The “brain” of the app lives in app.py, where initialization wires together the thread manager, UI manager, persona loading, and the Ollama model instance. Personas come from markdown files and are loaded once at startup as system prompts. The run method parses CLI commands (including thread switching and other helper actions), then triggers streaming: a stream processor buffers output chunks and handles special handling for reasoning content when using a reasoning-capable model. If reasoning content or chunk content is absent, the chunk handler may not run.
Model support is configurable. The configuration lists Quaint 3 8 billion parameter model and Gemini 2.5 flush; using Gemini requires a Google Genai API key. The project also uses Pydantic for structured inputs/outputs and FastAPI to expose a streaming-capable REST API. That API can mirror CLI functionality, including listing personas and threads, showing message counts, and deleting threads.

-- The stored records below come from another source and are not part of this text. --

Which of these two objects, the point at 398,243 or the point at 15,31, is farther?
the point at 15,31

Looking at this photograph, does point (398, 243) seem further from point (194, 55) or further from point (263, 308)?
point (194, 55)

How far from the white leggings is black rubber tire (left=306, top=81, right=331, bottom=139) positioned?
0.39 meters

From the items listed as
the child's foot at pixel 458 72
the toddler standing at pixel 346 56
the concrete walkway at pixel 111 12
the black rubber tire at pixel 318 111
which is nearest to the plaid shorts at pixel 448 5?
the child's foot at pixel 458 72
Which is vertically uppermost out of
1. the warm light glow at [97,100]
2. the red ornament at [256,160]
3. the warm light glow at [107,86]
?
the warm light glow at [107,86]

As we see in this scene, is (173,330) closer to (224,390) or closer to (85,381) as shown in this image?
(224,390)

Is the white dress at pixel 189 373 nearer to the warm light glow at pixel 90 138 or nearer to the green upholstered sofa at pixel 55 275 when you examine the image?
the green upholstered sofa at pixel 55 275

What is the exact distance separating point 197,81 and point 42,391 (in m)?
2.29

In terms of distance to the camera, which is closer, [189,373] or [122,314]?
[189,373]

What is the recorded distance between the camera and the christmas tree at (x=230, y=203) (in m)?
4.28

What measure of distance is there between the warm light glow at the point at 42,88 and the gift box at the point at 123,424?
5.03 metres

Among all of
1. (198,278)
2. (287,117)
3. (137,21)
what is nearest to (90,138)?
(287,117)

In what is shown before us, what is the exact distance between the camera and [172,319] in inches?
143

Net result: a private assistant that runs locally, streams responses, and retains conversation history across sessions—without relying on a hosted memory service—by combining Ollama inference with SQLite-backed thread history and persona-driven prompt construction.
Cornell Notes
The assistant achieves persistent memory by storing each chat turn in SQLite and reloading that history when building the next prompt. Ollama runs the model locally, while LangChain assembles the context (system prompt + prior thread messages) and streams the model’s output back to the UI. A thread manager organizes conversations into named threads tied to a persona, supporting create/get, list, history retrieval, message insertion, and clearing. The CLI uses Rich for rendering, and the same functionality is exposed through a FastAPI streaming REST interface. This setup matters because it turns a stateless chatbot into a restart-proof assistant without external memory infrastructure.

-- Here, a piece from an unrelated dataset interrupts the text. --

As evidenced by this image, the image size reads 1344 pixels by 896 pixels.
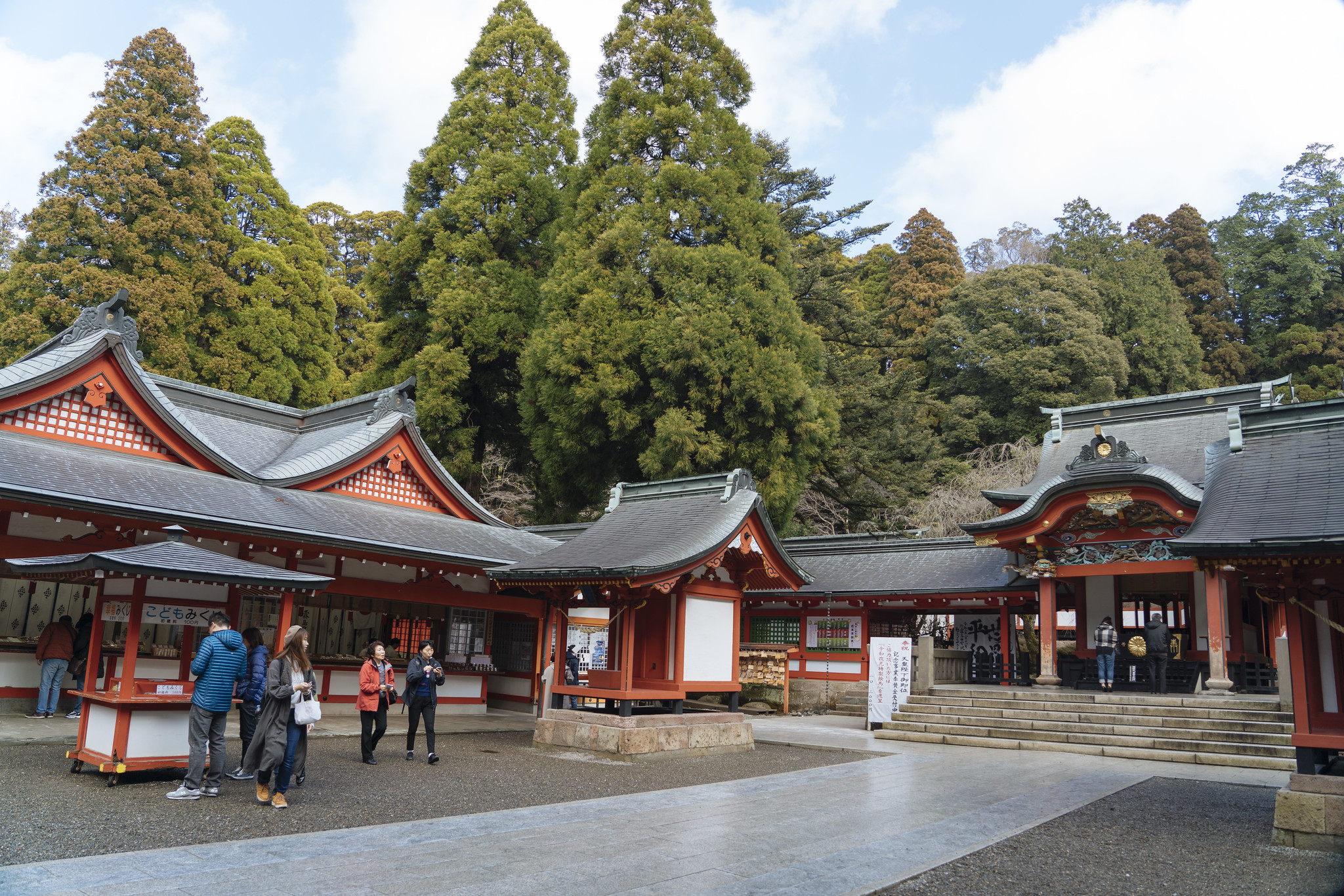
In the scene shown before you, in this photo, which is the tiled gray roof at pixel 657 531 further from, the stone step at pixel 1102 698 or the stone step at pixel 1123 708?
the stone step at pixel 1102 698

How does the chatbot “remember” after the process restarts?
What role do threads and personas play in memory and prompting?
Where does streaming fit into the architecture?
How is SQLite used safely in an async environment here?
What model and API configuration options are built in?
Review Questions
- How does the context builder decide which prior messages to include in the next Ollama request?
- What functions does the thread manager need to support to enable switching between multiple conversations?
- Why does the streaming processor treat reasoning content differently from normal chunk content?
Key Points
- 1
Persistent memory is implemented by saving each conversation turn to SQLite and reloading that history when rebuilding the next prompt.
- 2
The app is organized into UI (Rich CLI), domain logic (Neuromind), and service layer (Ollama inference plus SQLite storage).
- 3
Conversation continuity depends on thread-scoped message history, not a single global chat log.
- 4
Personas are loaded once from markdown system prompts and applied to threads during context construction.
- 5
Responses stream from Ollama to the terminal through a streaming processor, then are persisted after streaming ends.
- 6
The same capabilities are available via a FastAPI streaming REST API, including persona and thread management operations.
- 7
Model choice is configurable, with Gemini requiring a Google Genai API key and Quaint 3 8 billion parameter model configured in the model settings.